Saturday 21 April 2018

Killarney to Kenmare on the Kerry Way

Today I had an all too rare outing with James and it proved to be a doozey. Injury has plagued James these past couple of years so with that in mind we decided to walk the Kerry way from Killarney to Kenmare. This would give a worthy outing of about 15 miles and have a total of over 700mtrs of ascent spread out along its length but the climbs wouldn't be too steep and ditto the descents.

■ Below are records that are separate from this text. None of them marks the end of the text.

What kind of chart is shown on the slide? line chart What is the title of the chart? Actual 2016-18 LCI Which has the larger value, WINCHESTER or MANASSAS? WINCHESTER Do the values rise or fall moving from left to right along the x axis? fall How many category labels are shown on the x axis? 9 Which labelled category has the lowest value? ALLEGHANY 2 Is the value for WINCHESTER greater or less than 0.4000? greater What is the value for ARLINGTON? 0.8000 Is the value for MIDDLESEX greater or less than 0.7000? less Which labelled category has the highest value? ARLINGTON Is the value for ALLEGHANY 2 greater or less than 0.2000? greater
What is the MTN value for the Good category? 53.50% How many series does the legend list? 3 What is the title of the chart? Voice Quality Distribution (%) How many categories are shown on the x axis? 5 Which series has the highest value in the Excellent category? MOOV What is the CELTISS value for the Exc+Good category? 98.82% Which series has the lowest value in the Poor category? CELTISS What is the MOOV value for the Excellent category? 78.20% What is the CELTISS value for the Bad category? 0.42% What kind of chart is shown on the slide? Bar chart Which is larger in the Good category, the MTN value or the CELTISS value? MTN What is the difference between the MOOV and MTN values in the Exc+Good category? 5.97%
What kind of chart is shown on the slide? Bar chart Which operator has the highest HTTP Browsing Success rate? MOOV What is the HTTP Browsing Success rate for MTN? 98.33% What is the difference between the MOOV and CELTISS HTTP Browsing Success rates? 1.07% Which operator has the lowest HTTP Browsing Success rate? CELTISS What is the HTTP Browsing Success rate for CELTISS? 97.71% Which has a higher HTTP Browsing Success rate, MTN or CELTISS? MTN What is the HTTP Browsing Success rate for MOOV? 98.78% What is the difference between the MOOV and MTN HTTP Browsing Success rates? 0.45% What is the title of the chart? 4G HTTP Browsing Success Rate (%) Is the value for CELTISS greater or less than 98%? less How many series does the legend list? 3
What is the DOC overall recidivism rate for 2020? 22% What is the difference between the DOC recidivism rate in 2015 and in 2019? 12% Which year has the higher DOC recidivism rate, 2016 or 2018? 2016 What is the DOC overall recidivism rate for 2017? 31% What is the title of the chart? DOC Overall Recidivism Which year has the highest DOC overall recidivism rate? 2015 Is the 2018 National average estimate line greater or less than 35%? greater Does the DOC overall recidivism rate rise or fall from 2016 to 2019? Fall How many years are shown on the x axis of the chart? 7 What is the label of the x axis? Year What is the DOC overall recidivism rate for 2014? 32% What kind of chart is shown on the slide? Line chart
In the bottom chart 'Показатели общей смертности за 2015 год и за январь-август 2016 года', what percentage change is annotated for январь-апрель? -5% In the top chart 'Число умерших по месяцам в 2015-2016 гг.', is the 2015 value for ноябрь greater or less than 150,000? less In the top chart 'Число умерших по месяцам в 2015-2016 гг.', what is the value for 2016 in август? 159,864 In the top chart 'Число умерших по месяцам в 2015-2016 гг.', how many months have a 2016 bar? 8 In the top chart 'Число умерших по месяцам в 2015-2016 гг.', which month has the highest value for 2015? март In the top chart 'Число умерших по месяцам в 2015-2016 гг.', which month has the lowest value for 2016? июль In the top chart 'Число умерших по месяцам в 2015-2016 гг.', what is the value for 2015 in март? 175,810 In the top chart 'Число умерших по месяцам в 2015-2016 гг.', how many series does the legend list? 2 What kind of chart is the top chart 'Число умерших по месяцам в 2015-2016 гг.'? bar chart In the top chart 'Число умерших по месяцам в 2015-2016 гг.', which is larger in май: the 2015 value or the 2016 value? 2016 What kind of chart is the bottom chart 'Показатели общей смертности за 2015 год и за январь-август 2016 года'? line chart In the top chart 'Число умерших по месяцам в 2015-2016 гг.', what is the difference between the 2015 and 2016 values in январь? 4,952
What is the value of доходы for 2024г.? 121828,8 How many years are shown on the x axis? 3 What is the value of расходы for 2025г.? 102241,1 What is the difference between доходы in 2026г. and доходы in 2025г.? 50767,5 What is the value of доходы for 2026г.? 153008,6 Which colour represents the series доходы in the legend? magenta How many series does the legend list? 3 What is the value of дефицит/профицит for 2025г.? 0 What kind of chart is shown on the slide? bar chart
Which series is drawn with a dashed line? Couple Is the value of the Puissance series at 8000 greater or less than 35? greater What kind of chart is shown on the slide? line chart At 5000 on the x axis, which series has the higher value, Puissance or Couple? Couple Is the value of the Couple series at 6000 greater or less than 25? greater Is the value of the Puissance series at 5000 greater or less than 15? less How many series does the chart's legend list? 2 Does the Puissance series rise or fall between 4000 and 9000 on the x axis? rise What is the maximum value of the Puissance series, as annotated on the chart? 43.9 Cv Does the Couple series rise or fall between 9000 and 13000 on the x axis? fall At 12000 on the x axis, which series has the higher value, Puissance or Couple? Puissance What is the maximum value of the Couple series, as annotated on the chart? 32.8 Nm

Both of us having the free travel (we work for the railway 😊) we opted to take the first train to Killarney and we found ourselves walking out of the town at 08:00 on a disappointinglyrics dreary misty morning. The forecast promised a fine day and we were hopeful this would still come to pass so we were in great spirits as we headed out of town. Eventually we reached the beautiful Muckross park and left the traffic behind. Unfortunately some drizzle arrived as well so we had to don the rain gear but thankfully it was short lived. The first section goes from town to Torc waterfall but it is after that that the route comes into its own. A good trail runs through wild and unspoilt land, with views from Mangerton on the left to the Reeks to the right. Waterfalls, streams,woodland and views all now had beautiful weather to match, it was lovely. We were in no rush so we occasionally stopped to have a nibble and enjoy the views. Near Galway so Bridge we turned left and headed into the final leg of the trip towards Kenmare. This is a little hillier but isn't bad and before we knew it we were past the Windy Gap and on the tarred road. This we followed for the next several kilometers down into the bustling little town. We were glad to reach it for several reasons but perhaps the most pressing was that quite a while earlier we had realized that we had forgotten sunscreen. On a warm sunny day we must have resembled two heat lamps as we walked into the town. Anyhow the pints and grub in the Landsdown Arms went down very well while we waited for our business back to Killarney  (very low carbon footprint 👍👍)and capped off a lovely day. James really enjoyed it and it's fair to say that he breezed through it. His company was superb as usual and it was just the tonic I needed. Thanks man....I must think of a stiffer challenge for the next one😀😀.